My children know the meaning of their names. They know that their names were chosen for them specifically, with love and intentionality.

A child’s name holds significance, cultural importance and value. Names personify and identify. They are deeply personal and a reminder of worth.

Names hold great significance to the Creator as well. Adam names the animals in Eden. God makes a covenant with Abram and renames him Abraham. God wrestles with Jacob and renames him Israel. An angel commands Mary to name her son Jesus, and later gives similar instructions to Joseph, “because he will save his people from their sins” (Matthew 1:21). In Isaiah 43:1 (NLT), God says, “I have called you by name.” We sing this truth, too: “He knows my name.”

Despite this, the moment Indigenous children set foot in an Indian residential school—frequently operated by a Christian church—the assault on their bodies and their identities often began with the stripping of their Indigenous names, replacing them with Euro-Christian ones.

What’s worse, each student was then assigned a number, which teachers would often use instead of a name. This dehumanizing behaviour is only a minute representation of the atrocities to which these Indigenous children were subjected. Indeed, an estimated one in 25 of them died within the walls of these Indian residential schools after being malnourished, neglected and abused.

It’s no wonder that the graves of these children, now being revealed by the hundreds in various locations across the country, are largely unmarked, the names of these children carelessly discarded just as their little bodies were.

This should not come as a surprise. Of the 4,400 children who were previously known to have died at Indian residential schools, a statistic recorded by the Truth and Reconciliation Commission (though the commission believed, even at the time of publication in 2015, that the number is much higher), one third were not named.

How can this be? It is possible that some of the records are simply missing or that graveyards have deteriorated over the years. Considering the general lack of dignity shown to Indigenous peoples, it’s just as likely that the children’s identities were lost because the government and schools simply didn’t record the students’ name before burying them. In some places, the lack of record-keeping was quite intentional for fear of criminal charges being laid.

Although we may seek to rationalize this in statements that the property was abandoned, or that record-keepers were ignorantly negligent, the fact is that many children died without their parents and families being informed or being allowed to properly bury them in their home communities.

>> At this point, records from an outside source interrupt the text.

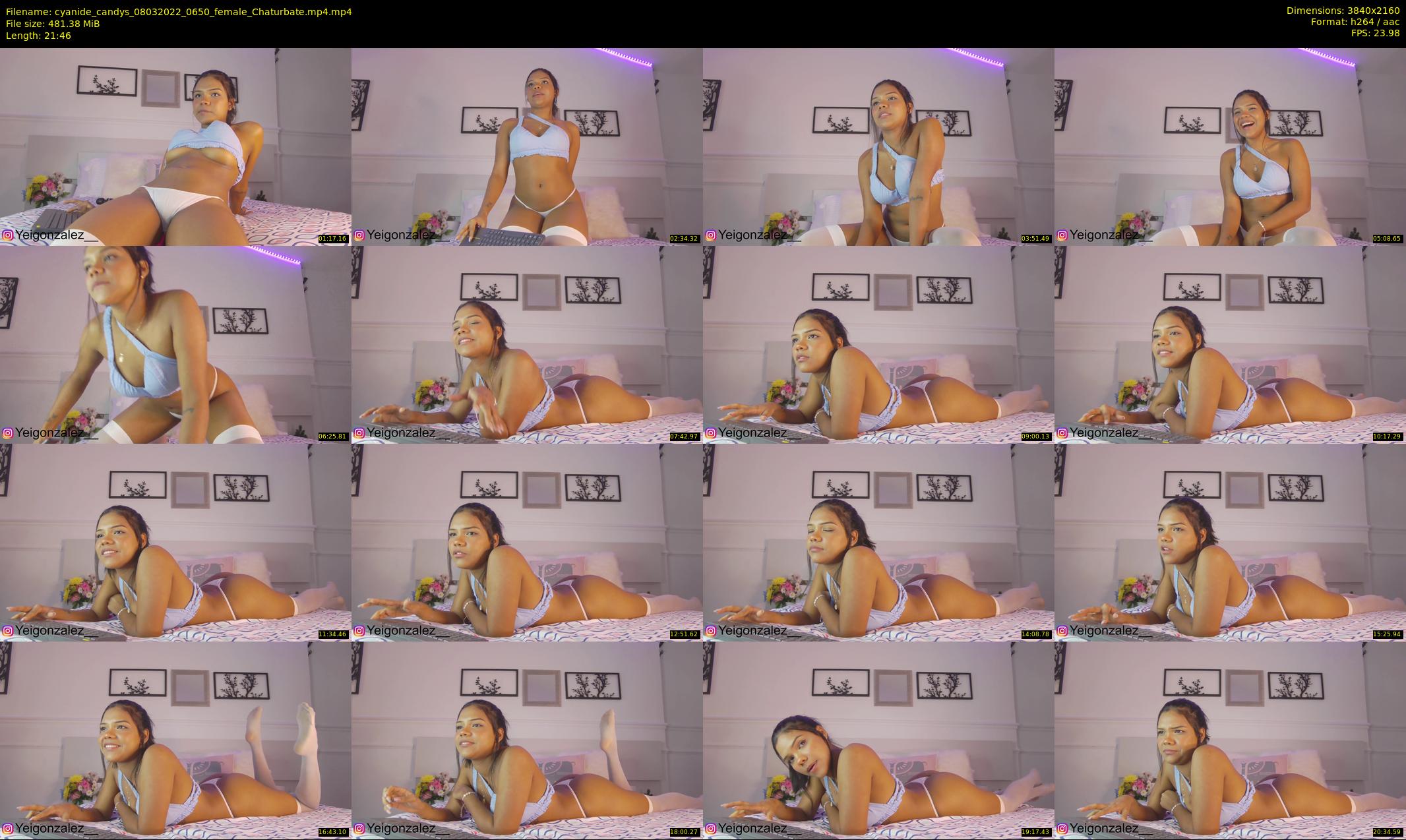 cyanide_candys — 22 minute Chaturbate female cam show recording, 4K, Mar 8, 2022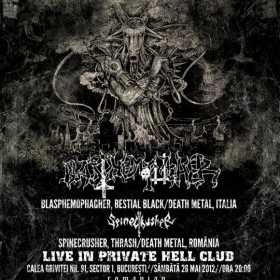 Concert Blasphemophagher si Spinecrusher in Private Hell din Bucuresti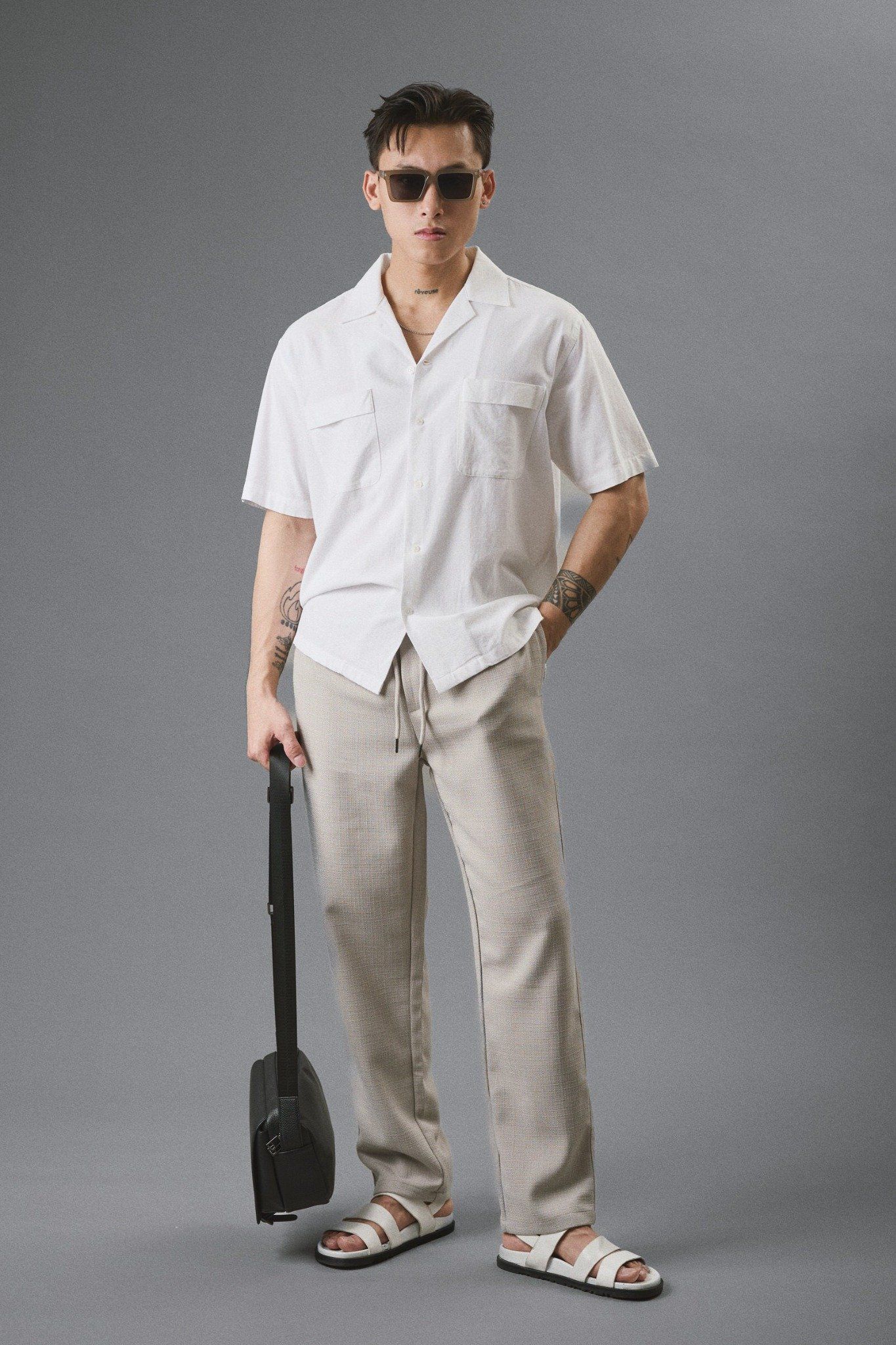 Quần vải bố dài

Haudenosaunee author Alicia Elliott, writing for Maclean’s magazine, reminds us that “the children whose tiny bodies have been unearthed on the grounds of Indian residential schools across the country in recent weeks had names and nations and communities. They had families who ached for their return, who asked after them and were deliberately told nothing.”

Sadly, the names of all the Indigenous children left in unmarked graves may never be known, but their lives have been grieved since the moment they were forced from their homes to attend Indian residential schools.

In recent months, it seems that non-Indigenous Canadians are finally listening to the narrative Elders and Indigenous communities have been telling for years. Through the wearing of orange shirts, the colouring of artistic eagle feathers, the placing of small pairs of shoes along stairways and lantern-lit pathways, in conversations shared and stories learned, in lamenting hearts and acts of justice, we are remembering the thousands of children we had previously ignored.

In these ways we offer our confession, learn about our responsibility and what it means to walk gently with one another in right relations, and commit to overcoming injustice and doing better.

May we never forget again.

Captain Laura Van Schaick is the divisional secretary for women’s ministries in the Ontario Division.